We next determined if ITCH is a bona fide target of hsa-miR-106b in pancreatic cancer cell lines. To test this putative interaction, luciferase reporter constructs containing the wild-type ITCH 3′UTR were transfected in BxPC-3 (high hsa-miR-106b expression) and PANC-1 (low hsa-miR-106b expression) alone or with hsa-miR-106b mimic or antagomir (Figure 4C). ITCH 3′UTR containing reporter were inhibited 2.3 ± 0.05 folds (P = 0.004) in BxPC-3 cells compared to PANC-1 cell line. Co-transfection of hsa-miR-106b antagomir rescued the inhibition in BxPC-3 cells, whereas co-transfection of hsa-miR-106b mimic caused inhibition of the reporter 2.15 ± 0.25 folds (P = 0.001) in the PANC-1 cells (Figure 4C). To confirm that the effects observed was due to hsa-miR-106b targeting the ITCH 3′UTR, we generated and tested a hsa-miR-106b binding mutant of the ITCH 3′UTR reporter. The hsa-miR-106b binding mutant ITCH reporter did not show any difference in relative luciferase activity between PANC-1 and BxPC-3 cells (Figure 4D), confirming that ITCH mRNA was being targeted by the hsa-miR-106b in these cells.
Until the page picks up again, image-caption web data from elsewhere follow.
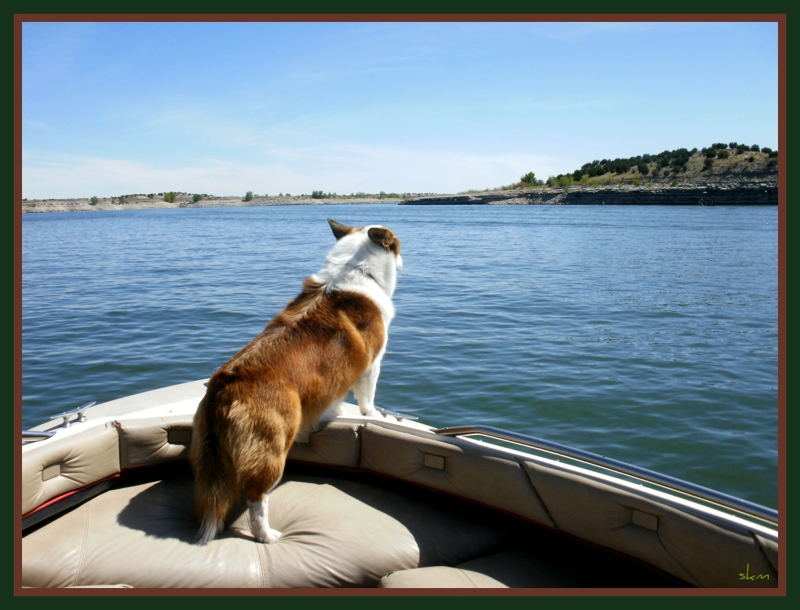 Dog on Boat at Lake Pueblo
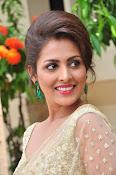 Madhu Shalini sizzling in saree-thumbnail-17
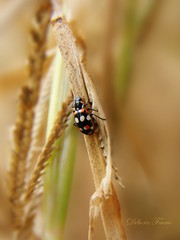 Eriopis connexa (✿ Debora ✿) Tags: eriopisconnexa coleoptera joaninha ladybug ladybird inseto beetle besouro insect coccinelidae sonydsch50 sony gimp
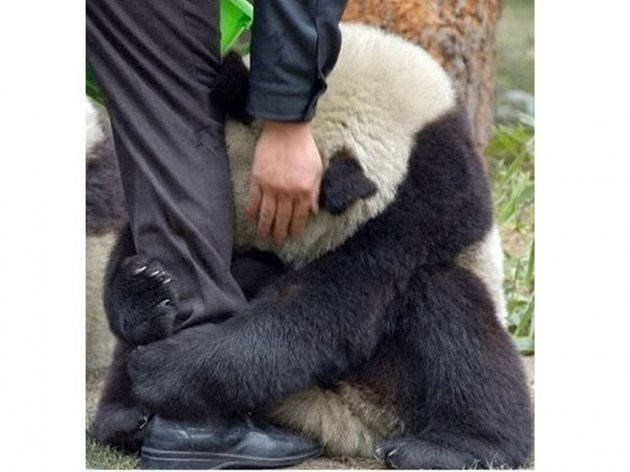 Panda bear during Japan's earthquake... Such a beautiful yet really sad picture.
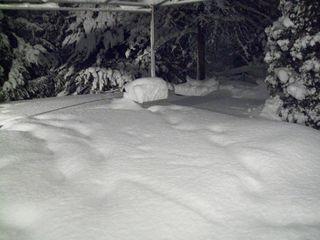 Feb 10 blizzard 026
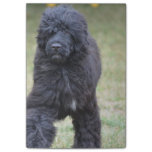 Black Portuguese Water Dog Post-it Notes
This was further corroborated by immunoblot analysis of BxPC-3 and PANC-1 cell lysates transfected with miR-106b antagomir and mimic, respectively (Figure 4E), which showed that inhibition of hsa-miR-106b resulted in ITCH expression in BxPC-3 cells and overexpression of hsa-miR-106b in PANC-1 cells caused suppression of ITCH expression in PANC-1 cells. Finally, to determine direct in vivo interaction between hsa-miR-106b and ITCH 3′UTR, we utilized UV crosslinking/immunoprecipitation/qRT-PCR. Post-nuclear lysate from BxPC-3 cells transfected with biotinylated or non-biotinylated has-miR-106b mimic were immunoprecipitated first using an anti-Argonaute 2 (Ago2) antibody or rat IgG and then with anti-streptavidin antibody. Ago2 immunoprecipitation, but not rat IgG precipitation, from biotinylated has-miR-106b mimic transfected BxPc-3 cells resulted in significant enrichment of ITCH mRNA, but not a non-targeted ACTB (encoding β-actin) mRNA (Figure 4F). This proved that has-miR-106b interacted with the ITCH 3′UTR in vivo.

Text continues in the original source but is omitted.